The Venezuelan president dedicated the event to Castro as a birthday present, saying the veteran Cuban leader had spent his life fighting to unite the peoples of Latin America.
"This electricity link-up is a happy day for all of us, it's a part of the real and concrete integration of Latin America and the Caribbean," said Chavez, whose oil-rich country is also supplying oil to communist-ruled Cuba.
ENVIRONMENTAL DAMAGE FEARED
Invited to speak, Castro, who had spent the weekend on a visit to Venezuela, launched into a lengthy digression about the nutritional merits of soybean food products before declaring "Long live a united Latin America and the Caribbean."
He was due to fly home later Yesterday.
The Venezuela-Brazil electricity link-up, which is two years overdue, will supply cheap Venezuelan hydroelectric power to Brazil, Latin America's largest economy, which has been suffering a severe energy crisis.
But the project, which was first launched by Chavez' predecessor as president, Rafael Caldera, had met opposition from both local Indian tribes and environmentalists who feared it would damage the region's natural ecosystem.
Work on the power line was halted last year by Venezuelan Pemon Indians, who knocked down several pylons to object to what they said was damage to their tribal territory.
The line runs through Canaima National Park, Venezuela's top tourist attraction and site of Angel Falls, the world's tallest waterfall which cascades 3,212 feet (979 meters).
Chavez said delays caused by the sabotage had increased the cost of the project by $100 million, but he said the authorities had made special efforts to ensure it did not damage the environment, and benefited Indian communities.
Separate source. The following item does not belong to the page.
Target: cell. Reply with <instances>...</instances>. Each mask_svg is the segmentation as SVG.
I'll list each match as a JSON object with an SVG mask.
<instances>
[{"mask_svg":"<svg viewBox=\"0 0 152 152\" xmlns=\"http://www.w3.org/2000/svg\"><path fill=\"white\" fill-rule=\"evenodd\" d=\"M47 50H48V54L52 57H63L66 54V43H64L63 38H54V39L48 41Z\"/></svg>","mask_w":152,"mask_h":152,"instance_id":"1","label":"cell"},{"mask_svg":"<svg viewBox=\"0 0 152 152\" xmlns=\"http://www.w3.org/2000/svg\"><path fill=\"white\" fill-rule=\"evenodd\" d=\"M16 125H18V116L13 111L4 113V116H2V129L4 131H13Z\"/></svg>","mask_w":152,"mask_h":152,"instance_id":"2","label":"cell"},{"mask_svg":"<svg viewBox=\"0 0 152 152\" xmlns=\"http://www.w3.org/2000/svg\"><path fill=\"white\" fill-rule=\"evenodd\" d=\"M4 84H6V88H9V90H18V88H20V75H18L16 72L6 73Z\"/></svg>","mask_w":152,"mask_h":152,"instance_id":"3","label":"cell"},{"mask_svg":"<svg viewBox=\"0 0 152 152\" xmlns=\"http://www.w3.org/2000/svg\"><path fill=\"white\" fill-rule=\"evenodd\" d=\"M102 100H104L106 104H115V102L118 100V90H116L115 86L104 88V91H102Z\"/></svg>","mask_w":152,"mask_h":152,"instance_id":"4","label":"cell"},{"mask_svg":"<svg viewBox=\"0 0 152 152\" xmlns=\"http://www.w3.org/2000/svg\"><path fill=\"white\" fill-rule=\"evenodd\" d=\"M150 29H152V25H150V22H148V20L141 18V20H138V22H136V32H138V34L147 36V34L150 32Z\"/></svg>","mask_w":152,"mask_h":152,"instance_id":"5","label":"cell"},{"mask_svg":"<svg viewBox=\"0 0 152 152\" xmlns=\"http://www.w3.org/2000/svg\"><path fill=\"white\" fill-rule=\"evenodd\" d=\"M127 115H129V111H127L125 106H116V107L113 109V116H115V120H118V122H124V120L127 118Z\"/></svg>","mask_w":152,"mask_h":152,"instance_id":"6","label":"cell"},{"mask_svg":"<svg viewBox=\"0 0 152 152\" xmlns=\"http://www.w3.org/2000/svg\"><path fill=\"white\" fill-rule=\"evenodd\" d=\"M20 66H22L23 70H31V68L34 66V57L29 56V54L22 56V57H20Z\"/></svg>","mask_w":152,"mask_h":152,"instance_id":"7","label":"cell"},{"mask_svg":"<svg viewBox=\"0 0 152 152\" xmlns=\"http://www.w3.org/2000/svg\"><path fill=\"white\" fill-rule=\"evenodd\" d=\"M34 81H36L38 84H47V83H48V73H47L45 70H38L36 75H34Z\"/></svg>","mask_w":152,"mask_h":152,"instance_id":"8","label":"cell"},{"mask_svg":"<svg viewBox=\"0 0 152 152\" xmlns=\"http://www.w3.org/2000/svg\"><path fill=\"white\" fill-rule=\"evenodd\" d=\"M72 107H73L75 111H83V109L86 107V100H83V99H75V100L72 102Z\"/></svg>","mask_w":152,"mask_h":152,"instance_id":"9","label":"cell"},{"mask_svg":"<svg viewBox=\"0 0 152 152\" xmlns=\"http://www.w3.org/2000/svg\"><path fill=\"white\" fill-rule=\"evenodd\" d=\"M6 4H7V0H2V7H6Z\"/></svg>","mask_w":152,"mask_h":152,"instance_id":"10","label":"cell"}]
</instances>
"This isn't a destructive project, it's a constructive one," Chavez said, adding that some 30 percent of the metal pylons carrying the line were put in place using helicopters so land vehicles did not disturb the virgin forest.
Cardoso praised Chavez as a "friend of Brazil" and said the project would do much to promote economic cooperation and development in the isolated border region.
"This cooperation is taking place, because we share mutual confidence and interests ... this is a frontier that brings us together much more than it divides us," he added.
In his speech, Chavez, citing arguments made by Castro, repeated criticism of U.S.-backed plans to create a Free Trade Area of the Americas across the hemisphere by the end of 2005.
The Venezuelan president argued that poor, underdeveloped nations of the continent would be unable to compete equally with giants like the United States and Canada if commercial barriers are lifted in the proposed Americas-wide trade zone.
"They can't impose economic models on us, we've been on the losing side of history enough times," Chavez said. He restated Venezuela's desire to become an associate member of the Mercosur southern trading bloc that includes Brazil.